## Dataset rows

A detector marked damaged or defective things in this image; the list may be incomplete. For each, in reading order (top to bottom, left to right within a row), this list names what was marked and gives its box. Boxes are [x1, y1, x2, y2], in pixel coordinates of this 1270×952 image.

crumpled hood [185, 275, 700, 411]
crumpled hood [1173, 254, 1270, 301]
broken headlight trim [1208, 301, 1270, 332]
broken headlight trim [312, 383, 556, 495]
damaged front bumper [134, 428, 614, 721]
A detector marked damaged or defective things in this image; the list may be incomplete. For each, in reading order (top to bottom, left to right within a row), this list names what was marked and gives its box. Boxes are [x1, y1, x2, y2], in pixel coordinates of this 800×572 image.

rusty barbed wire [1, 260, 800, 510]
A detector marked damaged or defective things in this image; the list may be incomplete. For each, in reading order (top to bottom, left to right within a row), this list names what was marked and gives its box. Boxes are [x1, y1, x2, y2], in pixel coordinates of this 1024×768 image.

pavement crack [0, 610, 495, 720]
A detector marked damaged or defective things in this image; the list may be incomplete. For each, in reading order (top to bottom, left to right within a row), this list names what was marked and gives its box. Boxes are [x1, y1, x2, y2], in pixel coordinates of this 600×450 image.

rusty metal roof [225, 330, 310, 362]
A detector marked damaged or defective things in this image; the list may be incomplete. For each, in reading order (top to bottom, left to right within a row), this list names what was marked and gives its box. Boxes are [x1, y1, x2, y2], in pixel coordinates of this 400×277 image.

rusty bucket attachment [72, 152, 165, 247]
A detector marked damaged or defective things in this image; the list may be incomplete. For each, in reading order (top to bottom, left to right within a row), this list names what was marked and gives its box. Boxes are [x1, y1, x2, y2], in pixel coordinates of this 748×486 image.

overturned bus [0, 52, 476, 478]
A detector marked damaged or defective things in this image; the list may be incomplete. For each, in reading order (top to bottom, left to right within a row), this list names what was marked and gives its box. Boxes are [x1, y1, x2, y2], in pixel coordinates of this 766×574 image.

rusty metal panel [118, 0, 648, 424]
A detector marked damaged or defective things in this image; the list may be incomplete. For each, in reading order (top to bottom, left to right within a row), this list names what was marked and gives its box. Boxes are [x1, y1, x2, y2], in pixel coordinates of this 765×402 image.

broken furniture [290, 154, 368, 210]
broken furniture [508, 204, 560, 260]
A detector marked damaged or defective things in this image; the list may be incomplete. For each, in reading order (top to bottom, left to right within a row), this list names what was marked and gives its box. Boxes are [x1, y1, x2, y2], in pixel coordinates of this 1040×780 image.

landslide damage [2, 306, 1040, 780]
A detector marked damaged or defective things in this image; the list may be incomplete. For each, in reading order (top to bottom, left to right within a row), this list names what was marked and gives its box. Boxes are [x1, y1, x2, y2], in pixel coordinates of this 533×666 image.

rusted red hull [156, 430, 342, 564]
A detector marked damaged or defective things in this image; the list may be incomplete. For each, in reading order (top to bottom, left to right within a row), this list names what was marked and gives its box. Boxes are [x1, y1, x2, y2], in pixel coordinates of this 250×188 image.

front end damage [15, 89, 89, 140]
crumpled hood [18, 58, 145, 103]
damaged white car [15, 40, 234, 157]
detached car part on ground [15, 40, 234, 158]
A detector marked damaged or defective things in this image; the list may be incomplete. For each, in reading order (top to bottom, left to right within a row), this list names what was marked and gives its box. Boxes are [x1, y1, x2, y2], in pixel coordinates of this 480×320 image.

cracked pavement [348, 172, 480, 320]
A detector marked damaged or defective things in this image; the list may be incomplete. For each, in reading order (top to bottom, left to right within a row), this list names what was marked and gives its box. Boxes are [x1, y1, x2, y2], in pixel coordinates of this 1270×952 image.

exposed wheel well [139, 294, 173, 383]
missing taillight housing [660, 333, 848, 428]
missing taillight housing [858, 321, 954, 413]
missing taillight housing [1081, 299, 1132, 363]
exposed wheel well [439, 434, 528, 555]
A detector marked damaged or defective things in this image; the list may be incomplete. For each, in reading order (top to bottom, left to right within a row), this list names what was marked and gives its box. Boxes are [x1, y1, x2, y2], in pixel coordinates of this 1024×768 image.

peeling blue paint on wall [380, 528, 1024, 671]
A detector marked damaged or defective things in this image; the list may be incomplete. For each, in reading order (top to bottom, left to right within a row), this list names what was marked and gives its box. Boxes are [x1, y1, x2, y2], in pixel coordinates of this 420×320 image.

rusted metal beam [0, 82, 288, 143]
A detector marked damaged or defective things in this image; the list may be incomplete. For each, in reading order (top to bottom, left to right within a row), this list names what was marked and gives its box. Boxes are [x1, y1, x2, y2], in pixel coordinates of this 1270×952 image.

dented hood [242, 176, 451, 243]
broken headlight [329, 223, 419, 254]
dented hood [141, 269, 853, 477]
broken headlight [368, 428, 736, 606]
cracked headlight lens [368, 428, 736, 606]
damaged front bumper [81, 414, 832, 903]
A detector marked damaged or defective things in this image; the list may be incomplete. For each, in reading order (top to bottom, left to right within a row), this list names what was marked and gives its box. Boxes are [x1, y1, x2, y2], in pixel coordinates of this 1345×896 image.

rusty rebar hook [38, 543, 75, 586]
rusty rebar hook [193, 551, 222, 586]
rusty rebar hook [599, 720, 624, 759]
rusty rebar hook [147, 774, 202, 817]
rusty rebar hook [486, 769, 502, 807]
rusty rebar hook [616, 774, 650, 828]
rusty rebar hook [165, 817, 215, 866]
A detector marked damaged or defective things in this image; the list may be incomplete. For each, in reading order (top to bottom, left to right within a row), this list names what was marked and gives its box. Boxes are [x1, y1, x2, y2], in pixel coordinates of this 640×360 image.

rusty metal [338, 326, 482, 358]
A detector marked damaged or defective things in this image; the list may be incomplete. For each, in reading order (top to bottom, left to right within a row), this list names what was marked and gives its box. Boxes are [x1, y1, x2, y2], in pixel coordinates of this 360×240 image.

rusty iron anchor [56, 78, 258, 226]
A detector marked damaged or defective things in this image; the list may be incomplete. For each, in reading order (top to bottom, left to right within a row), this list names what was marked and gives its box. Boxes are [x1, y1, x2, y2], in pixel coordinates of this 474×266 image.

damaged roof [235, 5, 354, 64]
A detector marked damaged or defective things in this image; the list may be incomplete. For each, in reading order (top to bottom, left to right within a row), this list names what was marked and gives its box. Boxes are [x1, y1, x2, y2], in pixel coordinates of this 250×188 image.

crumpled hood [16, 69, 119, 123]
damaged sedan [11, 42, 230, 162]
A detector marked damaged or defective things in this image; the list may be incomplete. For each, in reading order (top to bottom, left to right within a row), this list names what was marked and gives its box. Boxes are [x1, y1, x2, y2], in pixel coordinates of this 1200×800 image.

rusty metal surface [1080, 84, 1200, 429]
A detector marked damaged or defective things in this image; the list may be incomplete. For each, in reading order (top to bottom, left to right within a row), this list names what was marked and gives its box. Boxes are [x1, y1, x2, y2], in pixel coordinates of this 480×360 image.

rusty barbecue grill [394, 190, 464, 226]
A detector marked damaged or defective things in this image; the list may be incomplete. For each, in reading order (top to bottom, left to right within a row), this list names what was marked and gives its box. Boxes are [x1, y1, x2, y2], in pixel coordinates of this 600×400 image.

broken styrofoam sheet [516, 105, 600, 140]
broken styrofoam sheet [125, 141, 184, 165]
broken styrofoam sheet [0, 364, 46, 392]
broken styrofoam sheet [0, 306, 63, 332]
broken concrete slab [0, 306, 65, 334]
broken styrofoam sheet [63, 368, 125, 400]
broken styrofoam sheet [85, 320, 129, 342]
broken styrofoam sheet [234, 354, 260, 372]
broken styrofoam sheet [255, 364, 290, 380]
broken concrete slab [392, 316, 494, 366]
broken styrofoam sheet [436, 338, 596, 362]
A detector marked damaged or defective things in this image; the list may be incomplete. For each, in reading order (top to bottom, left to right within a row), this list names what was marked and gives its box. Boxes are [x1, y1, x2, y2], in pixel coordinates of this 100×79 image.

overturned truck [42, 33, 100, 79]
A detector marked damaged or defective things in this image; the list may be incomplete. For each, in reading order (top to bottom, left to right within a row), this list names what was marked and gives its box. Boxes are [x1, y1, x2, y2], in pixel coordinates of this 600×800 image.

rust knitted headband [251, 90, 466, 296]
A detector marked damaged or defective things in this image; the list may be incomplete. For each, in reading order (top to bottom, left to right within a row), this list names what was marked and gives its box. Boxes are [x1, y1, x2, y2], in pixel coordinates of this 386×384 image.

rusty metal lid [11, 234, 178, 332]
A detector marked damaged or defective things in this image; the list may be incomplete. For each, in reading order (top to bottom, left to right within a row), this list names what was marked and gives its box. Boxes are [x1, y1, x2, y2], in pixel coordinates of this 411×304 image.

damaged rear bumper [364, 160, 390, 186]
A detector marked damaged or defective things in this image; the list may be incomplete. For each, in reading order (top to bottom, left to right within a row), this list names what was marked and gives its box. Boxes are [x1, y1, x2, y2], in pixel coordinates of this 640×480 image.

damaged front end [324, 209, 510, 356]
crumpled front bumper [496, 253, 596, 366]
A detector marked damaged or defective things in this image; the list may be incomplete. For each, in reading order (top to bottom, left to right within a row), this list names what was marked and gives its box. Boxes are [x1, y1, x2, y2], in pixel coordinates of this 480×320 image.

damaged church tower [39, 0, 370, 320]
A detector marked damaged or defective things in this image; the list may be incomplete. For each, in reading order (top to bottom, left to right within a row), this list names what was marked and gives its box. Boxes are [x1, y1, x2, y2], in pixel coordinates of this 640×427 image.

## Task objective
Copy out the records word for word, starting at the line containing "this 1040×780 image." and ending with the line containing "rusted red hull [156, 430, 342, 564]", including both of those lines.

## The response
A detector marked damaged or defective things in this image; the list may be incomplete. For each, in reading order (top to bottom, left to right within a row), this list names what was marked and gives its box. Boxes are [x1, y1, x2, y2], in pixel coordinates of this 1040×780 image.

landslide damage [2, 306, 1040, 780]
A detector marked damaged or defective things in this image; the list may be incomplete. For each, in reading order (top to bottom, left to right within a row), this list names what was marked and gives its box. Boxes are [x1, y1, x2, y2], in pixel coordinates of this 533×666 image.

rusted red hull [156, 430, 342, 564]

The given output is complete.